Macy sought and obtained a civil harassment protection order after a series of confrontations at the agency in 2014. That has since lapsed and Macy has twice petitioned federal judges to transfer the order to that court. Her second petition is pending after the first case was dismissed when the state court vacated the protection order.
Federal officials had the case moved to federal court, as all the allegations in Macy's petitions occurred in the workplace.
The protection order was granted after Macy alleged Hoyt made threats toward her in an elevator and while she was on her way to the women's bathroom at their office.
"You should have backed me up, Valorie," she quoted Hoyt as saying.
Hoyt and two other agents countered that it was Macy who threatened them in the elevator.
Other filings in the case indicate that the rancor between staff members peaked when Hoyt apparently filed a complaint with the Office of the Inspector General against Gaynor. The details of that complaint were not immediately available.
According to documents filed in connection with Macy's complaint, supervisors scrambled to find a suitable workplace compromise when she secured the protection order. They shuffled Hoyt to other agency task forces off-site, records state. They settled on letting him come into the Homeland Security office once per week — on Tuesdays — while Macy was working in the Hartford office.
In early 2015, Gaynor sent a disturbing memo entitled "Personnel Safety Concerns About RAC Springfield Office Environment" to a Homeland Security Department supervisor in Boston. It detailed several examples of alleged confrontations between Springfield employees in 2014.
He alleged Agent Gregory Boucher made hang-up or "heavy breathing" calls to Macy at the office in March of 2014 and they were flagged by caller ID.
He alleged that Hoyt became "physically aggressive" toward him and balled up his fists during a meeting the same month. "Based on my 16 years of law enforcement experience this is the first time I have encountered such behavior and considered this a personal threat," the memo noted.
He alleged that agents under his purview continued to be "insolent" and "defiant" and resisted investigative work.
He alleged Hoyt, and agents Ross Gazzaniga and Timothy Irving got into a fistfight in the men's room at the Homeland Security office in July of 2014.
Gaynor concluded that Boucher, Hoyt and Gazzaniga should be medically evaluated for their fitness to carry guns and should be placed on administrative leave.

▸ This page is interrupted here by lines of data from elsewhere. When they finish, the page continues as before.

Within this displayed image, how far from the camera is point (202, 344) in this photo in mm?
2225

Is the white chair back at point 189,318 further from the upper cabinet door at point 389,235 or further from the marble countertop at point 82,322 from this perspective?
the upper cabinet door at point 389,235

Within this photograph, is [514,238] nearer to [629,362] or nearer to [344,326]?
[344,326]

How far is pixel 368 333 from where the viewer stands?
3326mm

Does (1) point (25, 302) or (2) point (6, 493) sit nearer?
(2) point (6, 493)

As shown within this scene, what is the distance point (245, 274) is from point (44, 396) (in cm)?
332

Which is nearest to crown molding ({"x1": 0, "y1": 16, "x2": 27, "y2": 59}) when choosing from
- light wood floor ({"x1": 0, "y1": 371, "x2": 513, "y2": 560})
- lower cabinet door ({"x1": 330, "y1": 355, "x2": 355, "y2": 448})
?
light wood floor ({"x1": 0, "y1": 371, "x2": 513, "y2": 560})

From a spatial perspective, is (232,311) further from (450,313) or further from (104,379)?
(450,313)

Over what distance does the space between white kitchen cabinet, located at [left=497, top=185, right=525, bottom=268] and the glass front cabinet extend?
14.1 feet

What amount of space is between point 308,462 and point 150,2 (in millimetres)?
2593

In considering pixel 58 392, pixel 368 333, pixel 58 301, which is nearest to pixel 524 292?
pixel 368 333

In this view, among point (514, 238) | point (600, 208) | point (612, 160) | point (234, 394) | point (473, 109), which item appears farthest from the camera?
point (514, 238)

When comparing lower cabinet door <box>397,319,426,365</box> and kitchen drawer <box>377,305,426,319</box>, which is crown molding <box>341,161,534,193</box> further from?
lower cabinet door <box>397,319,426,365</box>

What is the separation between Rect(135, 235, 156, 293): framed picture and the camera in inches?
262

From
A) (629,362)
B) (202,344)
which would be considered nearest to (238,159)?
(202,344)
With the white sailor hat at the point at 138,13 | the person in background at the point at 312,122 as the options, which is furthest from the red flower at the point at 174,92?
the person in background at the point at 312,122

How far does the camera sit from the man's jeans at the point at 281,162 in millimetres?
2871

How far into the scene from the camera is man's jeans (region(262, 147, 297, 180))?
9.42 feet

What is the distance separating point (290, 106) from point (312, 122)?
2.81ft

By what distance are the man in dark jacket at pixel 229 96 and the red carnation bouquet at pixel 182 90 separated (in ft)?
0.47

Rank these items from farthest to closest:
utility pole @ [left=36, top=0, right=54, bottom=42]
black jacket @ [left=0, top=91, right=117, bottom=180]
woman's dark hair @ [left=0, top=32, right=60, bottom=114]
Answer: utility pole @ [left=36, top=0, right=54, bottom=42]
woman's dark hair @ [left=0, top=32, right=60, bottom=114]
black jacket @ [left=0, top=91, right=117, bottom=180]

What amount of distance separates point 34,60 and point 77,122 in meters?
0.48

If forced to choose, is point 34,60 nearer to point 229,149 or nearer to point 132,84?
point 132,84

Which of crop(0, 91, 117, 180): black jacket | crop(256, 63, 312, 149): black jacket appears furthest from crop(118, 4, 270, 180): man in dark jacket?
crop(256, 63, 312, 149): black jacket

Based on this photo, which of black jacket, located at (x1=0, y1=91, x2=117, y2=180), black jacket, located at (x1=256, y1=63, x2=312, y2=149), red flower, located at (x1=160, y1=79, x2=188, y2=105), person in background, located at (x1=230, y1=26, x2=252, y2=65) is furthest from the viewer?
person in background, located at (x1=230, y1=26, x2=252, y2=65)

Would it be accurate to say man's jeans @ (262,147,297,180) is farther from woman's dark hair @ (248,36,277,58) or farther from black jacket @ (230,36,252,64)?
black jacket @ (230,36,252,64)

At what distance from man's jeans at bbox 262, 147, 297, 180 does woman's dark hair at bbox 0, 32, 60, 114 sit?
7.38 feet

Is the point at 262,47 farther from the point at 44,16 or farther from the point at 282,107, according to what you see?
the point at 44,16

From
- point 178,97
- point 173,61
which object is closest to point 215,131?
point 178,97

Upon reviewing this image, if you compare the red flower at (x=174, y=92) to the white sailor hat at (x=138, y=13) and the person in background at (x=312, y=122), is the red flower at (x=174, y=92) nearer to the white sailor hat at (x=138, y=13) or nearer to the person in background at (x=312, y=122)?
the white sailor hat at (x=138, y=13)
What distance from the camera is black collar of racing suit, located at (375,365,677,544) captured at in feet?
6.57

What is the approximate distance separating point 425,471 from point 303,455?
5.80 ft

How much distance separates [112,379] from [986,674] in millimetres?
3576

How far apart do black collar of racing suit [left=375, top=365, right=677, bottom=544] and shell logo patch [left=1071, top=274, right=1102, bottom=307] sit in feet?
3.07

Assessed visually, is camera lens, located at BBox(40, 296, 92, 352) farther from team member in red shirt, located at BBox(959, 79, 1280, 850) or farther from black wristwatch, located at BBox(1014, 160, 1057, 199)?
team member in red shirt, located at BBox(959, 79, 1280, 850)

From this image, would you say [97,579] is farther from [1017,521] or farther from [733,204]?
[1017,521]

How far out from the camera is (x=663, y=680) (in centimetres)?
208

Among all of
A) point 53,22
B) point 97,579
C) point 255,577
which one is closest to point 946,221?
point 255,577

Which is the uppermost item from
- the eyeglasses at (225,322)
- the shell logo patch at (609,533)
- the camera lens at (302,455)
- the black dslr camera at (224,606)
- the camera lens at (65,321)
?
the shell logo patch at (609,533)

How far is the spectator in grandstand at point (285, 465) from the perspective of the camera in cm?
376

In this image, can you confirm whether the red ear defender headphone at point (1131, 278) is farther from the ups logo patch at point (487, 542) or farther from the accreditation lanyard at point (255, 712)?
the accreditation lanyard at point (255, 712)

It doesn't appear that happened and it is unclear whether it was truly warranted.
At any rate, things continued to deteriorate between Macy and Hoyt, according to documents she filed with the court.
She alleges that on Dec. 1, Hoyt entered the office while she was there, and began screaming profanities at Gaynor about her. Then on Dec. 3, Macy said Hoyt came into the office with his wife, punched in the code to the firearms holding room and emerged with "an armful of automatic weapons."
"They went into his office. I heard clicking metal noises. I started dialing 911 and my boss. They heard me. She said 'we are leaving.' My boss told me to go into the office and lock the door," reads a second application Macy filed in Eastern Hampshire District Court for a restraining order on Dec. 9.
In other documents, Hoyt argued he only went to the office to collect a rifle for mandated firearms certification required by the agency. All parties seem to agree he never directly threatened Macy or brandished a weapon. However, the memo indefinitely barring him from the grounds altogether went out the same day.
Macy, who is representing herself in the legal dispute, filed a subsequent motion stating the experience terrified her so much she went temporarily blind and suspected that she suffered a stroke.
There are no hearings scheduled in the federal case.